# Lance Armstrongs Bike Trek Madone?



## usedtrekbikes.com (Oct 11, 2010)

Does anyone know if the Trek that Lance Armstrong rides is a Madone? I am sure his bike comes with all kinds of customization just for him but I was just curious as to what kind of Trek he has.


----------



## jellis25 (Oct 6, 2009)

Trek Madone 6SSL-Series with SRAM Red.


----------



## skyliner1004 (May 9, 2010)

is his frame custom?


----------



## jellis25 (Oct 6, 2009)

I don't believe the sizing is. The paint is unique but is soon available as a project one signature paint job.


----------



## acckids (Jan 2, 2003)

skyliner1004 said:


> is his frame custom?


Trek says it is stock


----------



## skyliner1004 (May 9, 2010)

what about specs? is it just the same exact 6 series SSL with sram reg groupset? wheels? contact points?


----------



## jellis25 (Oct 6, 2009)

The wheels depend on the road and weather conditions. Either rxxxl or Aeolus 5.0. I have also heard that he uses Classics for his training wheels. 

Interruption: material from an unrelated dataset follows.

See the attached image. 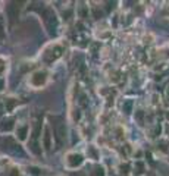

I am not sure what you mean by "contact points" but there is really no way to know what his seat height is or the shifter position without having the bike in front of you.


----------



## skyliner1004 (May 9, 2010)

no i meant, does he use the same exact seatpost/saddle/handlebar/stem as what we get when we order a 6 series ssl?


----------



## jellis25 (Oct 6, 2009)

Should be all rxxxl stuff. I am not sure about the saddle though. If he does use a bontrager saddle it would be rxl. So if you got an SSL P1 with all rxxxl and sram red then it would be the same bike.

Are you going to buy one?


----------



## skyliner1004 (May 9, 2010)

uh no, lol i'm not a fan of trek and bontrager.


----------



## jellis25 (Oct 6, 2009)

skyliner1004 said:


> uh no, lol i'm not a fan of trek and bontrager.


I feel as though I have completely wasted my time answering all of your questions.


----------



## Richard (Feb 17, 2006)

skyliner1004 said:


> no i meant, does he use the same exact seatpost/saddle/handlebar/stem as what we get when we order a 6 series ssl?


Other than his using a Selle San Marco Concor saddle, his (and all the Radioshack team bikes) is an "off the shelf" 6.9SSL.

But why do you care?


----------